A good bug report should have the following:

  1. A link to the build cycle that the error first started appearing.
    Linking to an arbitrary result with the failure is not helpful; you should go back through the buildbot results to find when the error first started occurring and link to that cycle.
    See the next section for some tips on tracking this information down if it is not obvious from the buildbot logs.

  2. The output of the error, i.e the report, the test name and the generated suppression.
    Buildbot logs are only kept for a finite amount of time.
    You should always paste the symbolicated backtrace as well as the mangled suppression so that if the bug is left open for a while, the report is still useful.

  3. The revision corresponding to the stack traces in the output.

  4. Put the author of the CL that most likely caused the error in the Owner field.
    Use the failing build blamelist and 
    git annotate.
    Chromium codesearch can also be helpful.

    If there isn't an obvious author, you should CC the part of the blamelist of the build cycle and/or the past authors of the suspicious code that could be guilty.
    Sometimes the reports are flaky and show up only after a number of runs (especially Valgrind leak reports).
    In this case, please explicitly say that the report is flaky.

  5. This relates to the first point: it is very important to track down the first instance of the failure so this information is accurate.

  6. Apply appropriate labels to the bug: Stability-ValgrindStability-Memory-DrMemoryStability-ThreadSanitizer, Stability-Memory-MemorySanitizer.
    Also indicate the platform on which the failure occured using the OS labels.

  7. When the bug is fixed - check that the suppression is removed!

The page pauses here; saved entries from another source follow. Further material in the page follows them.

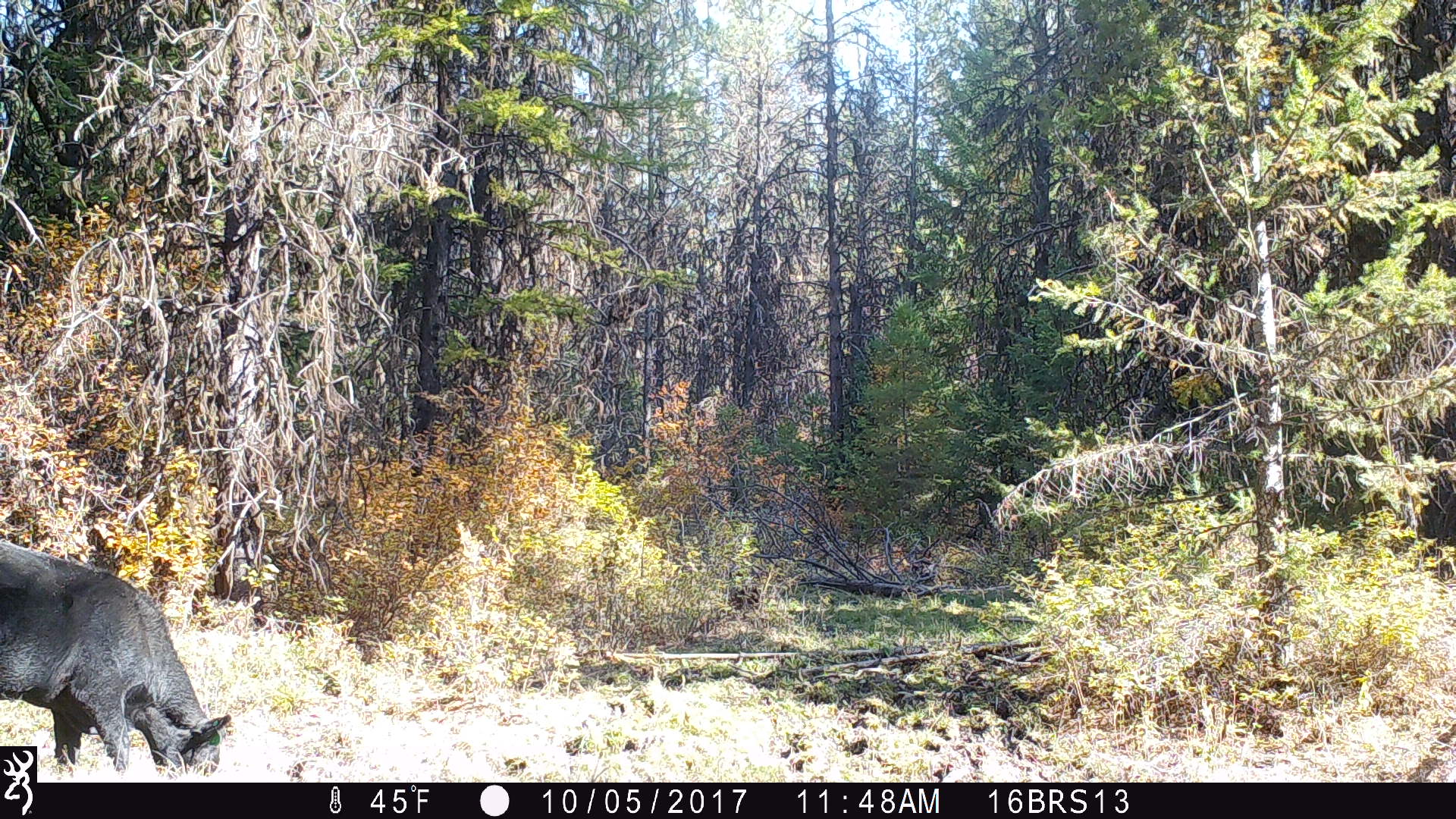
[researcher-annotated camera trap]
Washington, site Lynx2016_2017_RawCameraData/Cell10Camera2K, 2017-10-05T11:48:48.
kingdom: Animalia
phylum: Chordata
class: Mammalia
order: Artiodactyla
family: Bovidae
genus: Bos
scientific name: Bos taurus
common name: domestic cattle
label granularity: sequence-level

The title of the bug report should indicate the type of error that the tool reported (e.g. "Memory leak in Foo.Bar since r123456")
The type of failure is reported as the second line of the suppression for Valgrind.
Some common ones are 
Memcheck:LeakMemcheck:Uninitialized and Memcheck:Unaddressable.  For Dr. Memory the type of error is in the title and typically is one of UNADDRESSABLE ACCESS, UNINITIALIZED READ, GDI USAGE ERROR, or HANDLE LEAK.  If you see an unaddressable error (Memcheck:Unaddressable or UNADDRESSABLE ACCESS), you may consider reverting the guilty change (see related section above).